▸ EXTRACTED TEXT:
---

Heavy weights and hurty words

Simon Evans says Andrew Doyle’s book is the toolkit you need to think about at least one side of this debate

Books

This article is taken from the April 2021 issue of The Critic. To get the full magazine why not subscribe? Right now we’re offering five issues for just £10.


“When I am weaker than you, I ask you for Freedom, because that is according to your principles; when I am Stronger than you, I take away your freedom because that is according to my principles.”

Frank Herbert, Children of Dune

It is most peculiar. If the counter-culture had a dominant theme, it was the right to criticise the establishment and to question orthodoxy of all kinds. Back in the Sixties, it was central to its mission to Expand your Consciousness, man. And it worked. Walls came tumbling down. Yet now, everywhere you look, it seems the elements of society — students, academics, comedians — that one would most naturally associate with that freedom of expression, are introducing caveats and qualifiers to that principle faster than you can cry “Stop Little Pol-Pot, Stop!” They are turning, before our very eyes, into actual scolds.

Free Speech And Why It Matters by Andrew Doyle, Constable £9.99

It must be supposed that what was once the siege army, camped outside the moat like Occupy Wall Street, has captured the castle, for they are demanding that the walls be re-erected. That “hate” speech be distinguished from free speech and dealt with accordingly. That freedom of speech need not mean freedom from consequences. And a general suspicion is at large, among the young, that free speech is some sort of artefact of complacent boomer self-indulgence, like Steely Dan and second homes. No longer counter-culture, but decidedly counter-revolutionary.

---

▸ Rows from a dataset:
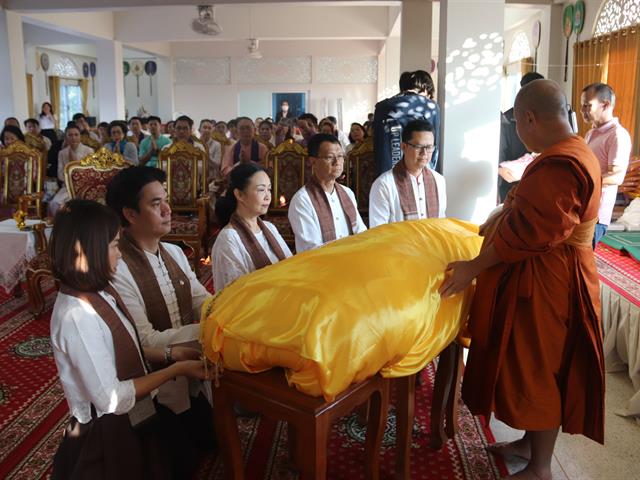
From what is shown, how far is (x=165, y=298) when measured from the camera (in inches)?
77.6

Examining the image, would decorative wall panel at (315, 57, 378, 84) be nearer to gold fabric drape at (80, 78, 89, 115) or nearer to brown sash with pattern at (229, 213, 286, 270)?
gold fabric drape at (80, 78, 89, 115)

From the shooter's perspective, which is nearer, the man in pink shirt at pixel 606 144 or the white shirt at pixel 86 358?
the white shirt at pixel 86 358

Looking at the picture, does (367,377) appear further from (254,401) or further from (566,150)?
(566,150)

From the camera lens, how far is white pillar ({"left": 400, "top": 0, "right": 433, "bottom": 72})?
6.87 metres

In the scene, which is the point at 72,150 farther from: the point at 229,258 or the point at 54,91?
the point at 54,91

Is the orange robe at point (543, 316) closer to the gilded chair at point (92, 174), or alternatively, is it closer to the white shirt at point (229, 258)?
the white shirt at point (229, 258)

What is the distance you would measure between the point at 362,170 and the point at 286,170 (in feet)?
2.14

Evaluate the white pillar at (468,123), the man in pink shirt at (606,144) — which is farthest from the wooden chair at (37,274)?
the man in pink shirt at (606,144)

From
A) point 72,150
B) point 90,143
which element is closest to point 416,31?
point 90,143

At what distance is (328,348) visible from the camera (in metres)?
1.32

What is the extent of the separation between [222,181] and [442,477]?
3.93 metres

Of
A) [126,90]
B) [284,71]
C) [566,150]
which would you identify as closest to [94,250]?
[566,150]

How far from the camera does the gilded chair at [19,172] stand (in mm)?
5293

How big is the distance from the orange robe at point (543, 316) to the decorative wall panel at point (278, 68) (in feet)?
41.7
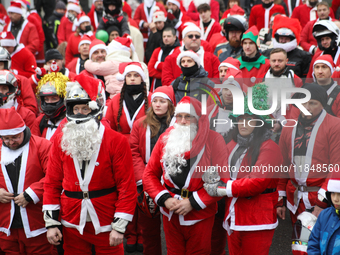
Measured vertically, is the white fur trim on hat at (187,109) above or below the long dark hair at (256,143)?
above

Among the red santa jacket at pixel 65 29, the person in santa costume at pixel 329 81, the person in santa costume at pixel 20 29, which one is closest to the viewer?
the person in santa costume at pixel 329 81

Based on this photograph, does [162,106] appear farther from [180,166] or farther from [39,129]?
[39,129]

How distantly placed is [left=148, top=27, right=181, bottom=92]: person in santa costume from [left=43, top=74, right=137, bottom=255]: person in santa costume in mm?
3750

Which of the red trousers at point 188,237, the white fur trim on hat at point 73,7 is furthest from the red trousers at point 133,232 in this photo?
the white fur trim on hat at point 73,7

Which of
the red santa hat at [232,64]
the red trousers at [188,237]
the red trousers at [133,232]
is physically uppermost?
the red santa hat at [232,64]

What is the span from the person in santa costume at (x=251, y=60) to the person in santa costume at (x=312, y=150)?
2.00 meters

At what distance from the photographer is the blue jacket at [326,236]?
3.11 meters

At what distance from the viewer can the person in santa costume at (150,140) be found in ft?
14.9

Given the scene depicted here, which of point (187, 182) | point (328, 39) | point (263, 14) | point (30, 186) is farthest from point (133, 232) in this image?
point (263, 14)

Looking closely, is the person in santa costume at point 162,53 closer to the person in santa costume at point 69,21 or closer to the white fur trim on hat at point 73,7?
the person in santa costume at point 69,21

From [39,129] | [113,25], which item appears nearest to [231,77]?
[39,129]

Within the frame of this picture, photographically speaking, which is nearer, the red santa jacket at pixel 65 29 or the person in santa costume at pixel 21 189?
the person in santa costume at pixel 21 189

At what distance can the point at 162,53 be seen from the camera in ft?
24.4

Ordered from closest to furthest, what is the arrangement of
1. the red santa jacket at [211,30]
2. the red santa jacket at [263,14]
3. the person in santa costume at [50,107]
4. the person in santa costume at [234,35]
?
1. the person in santa costume at [50,107]
2. the person in santa costume at [234,35]
3. the red santa jacket at [211,30]
4. the red santa jacket at [263,14]
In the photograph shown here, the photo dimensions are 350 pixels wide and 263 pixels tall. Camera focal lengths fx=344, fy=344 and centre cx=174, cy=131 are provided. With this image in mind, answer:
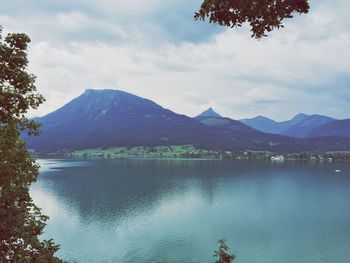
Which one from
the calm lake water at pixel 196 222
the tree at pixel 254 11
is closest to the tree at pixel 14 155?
the tree at pixel 254 11

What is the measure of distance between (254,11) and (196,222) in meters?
103

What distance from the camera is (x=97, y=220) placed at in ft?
369

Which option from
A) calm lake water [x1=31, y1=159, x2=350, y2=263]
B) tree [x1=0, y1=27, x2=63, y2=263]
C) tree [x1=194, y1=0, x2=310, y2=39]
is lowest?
calm lake water [x1=31, y1=159, x2=350, y2=263]

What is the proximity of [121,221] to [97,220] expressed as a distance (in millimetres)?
8804

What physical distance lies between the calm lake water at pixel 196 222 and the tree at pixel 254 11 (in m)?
67.2

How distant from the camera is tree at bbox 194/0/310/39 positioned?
12297mm

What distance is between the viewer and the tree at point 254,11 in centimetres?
1230

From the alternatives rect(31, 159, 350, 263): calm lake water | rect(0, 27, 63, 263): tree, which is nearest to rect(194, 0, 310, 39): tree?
rect(0, 27, 63, 263): tree

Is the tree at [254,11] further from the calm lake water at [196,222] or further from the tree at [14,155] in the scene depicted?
the calm lake water at [196,222]

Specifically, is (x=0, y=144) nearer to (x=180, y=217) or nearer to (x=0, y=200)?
(x=0, y=200)

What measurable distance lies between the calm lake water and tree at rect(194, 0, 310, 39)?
6716 cm

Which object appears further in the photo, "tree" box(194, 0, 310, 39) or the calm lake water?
the calm lake water

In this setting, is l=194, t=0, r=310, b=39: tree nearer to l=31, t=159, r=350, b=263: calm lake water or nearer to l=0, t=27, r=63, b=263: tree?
l=0, t=27, r=63, b=263: tree

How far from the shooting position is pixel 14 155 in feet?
64.7
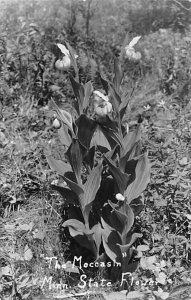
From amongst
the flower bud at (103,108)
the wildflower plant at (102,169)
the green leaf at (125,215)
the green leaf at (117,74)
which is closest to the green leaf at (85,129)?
the wildflower plant at (102,169)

---

▸ EXERCISE DESCRIPTION:
Reproduce the passage of the free speech review between "Frank Herbert, Children" and "into actual scolds.", inclusive.

▸ RESPONSE BELOW:
Frank Herbert, Children of Dune

It is most peculiar. If the counter-culture had a dominant theme, it was the right to criticise the establishment and to question orthodoxy of all kinds. Back in the Sixties, it was central to its mission to Expand your Consciousness, man. And it worked. Walls came tumbling down. Yet now, everywhere you look, it seems the elements of society — students, academics, comedians — that one would most naturally associate with that freedom of expression, are introducing caveats and qualifiers to that principle faster than you can cry “Stop Little Pol-Pot, Stop!” They are turning, before our very eyes, into actual scolds.